◆ **Prompt**
Below are records; transcribe only the line with "How far are" and those after it, through the last line, without any change.

Extracted records
— start —

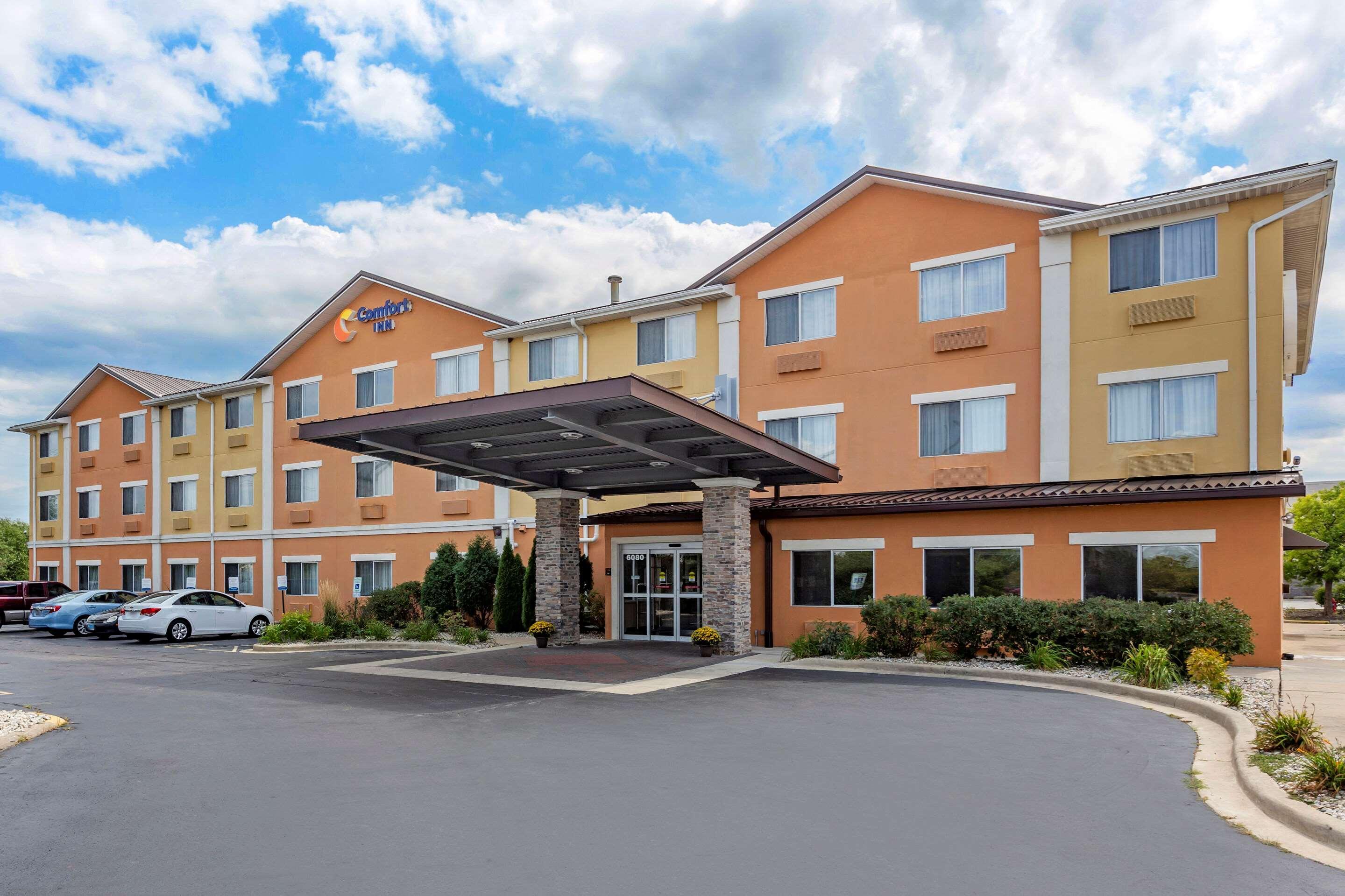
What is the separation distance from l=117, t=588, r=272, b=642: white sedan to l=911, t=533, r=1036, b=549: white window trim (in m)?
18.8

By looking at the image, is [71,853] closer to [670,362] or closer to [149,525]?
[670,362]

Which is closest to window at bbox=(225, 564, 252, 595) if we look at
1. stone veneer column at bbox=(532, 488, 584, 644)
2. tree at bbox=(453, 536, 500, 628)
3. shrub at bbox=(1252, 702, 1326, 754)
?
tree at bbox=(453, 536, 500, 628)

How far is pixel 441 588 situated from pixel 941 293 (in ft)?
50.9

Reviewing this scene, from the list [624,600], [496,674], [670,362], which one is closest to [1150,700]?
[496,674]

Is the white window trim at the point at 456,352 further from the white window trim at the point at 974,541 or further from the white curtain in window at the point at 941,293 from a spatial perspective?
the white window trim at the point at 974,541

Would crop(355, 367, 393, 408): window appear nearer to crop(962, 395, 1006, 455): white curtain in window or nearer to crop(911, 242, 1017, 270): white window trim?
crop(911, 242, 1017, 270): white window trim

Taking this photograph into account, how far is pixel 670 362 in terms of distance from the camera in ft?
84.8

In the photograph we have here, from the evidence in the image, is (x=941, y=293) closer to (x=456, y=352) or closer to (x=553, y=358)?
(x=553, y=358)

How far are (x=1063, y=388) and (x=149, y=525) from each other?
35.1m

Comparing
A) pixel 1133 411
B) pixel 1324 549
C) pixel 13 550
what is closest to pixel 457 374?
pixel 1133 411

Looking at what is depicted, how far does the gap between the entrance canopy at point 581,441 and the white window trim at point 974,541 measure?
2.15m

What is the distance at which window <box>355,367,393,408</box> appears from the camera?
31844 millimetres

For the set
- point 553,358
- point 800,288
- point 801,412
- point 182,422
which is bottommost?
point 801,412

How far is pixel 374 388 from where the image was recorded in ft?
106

— end —

◆ **Task answer**
How far are (x=1063, y=388) and (x=149, y=525) from each other?
35.1m

Comparing
A) pixel 1133 411
B) pixel 1324 549
C) pixel 13 550
what is closest to pixel 457 374?
pixel 1133 411

Looking at what is depicted, how far does the gap between the entrance canopy at point 581,441 and the white window trim at point 974,541 measure?
2.15m

What is the distance at which window <box>355,367,393,408</box> appears from the camera?
31844 millimetres

For the set
- point 553,358
- point 800,288
- point 801,412
- point 182,422
which is bottommost?
point 801,412

How far is pixel 374 388 from where the image was recorded in ft?
106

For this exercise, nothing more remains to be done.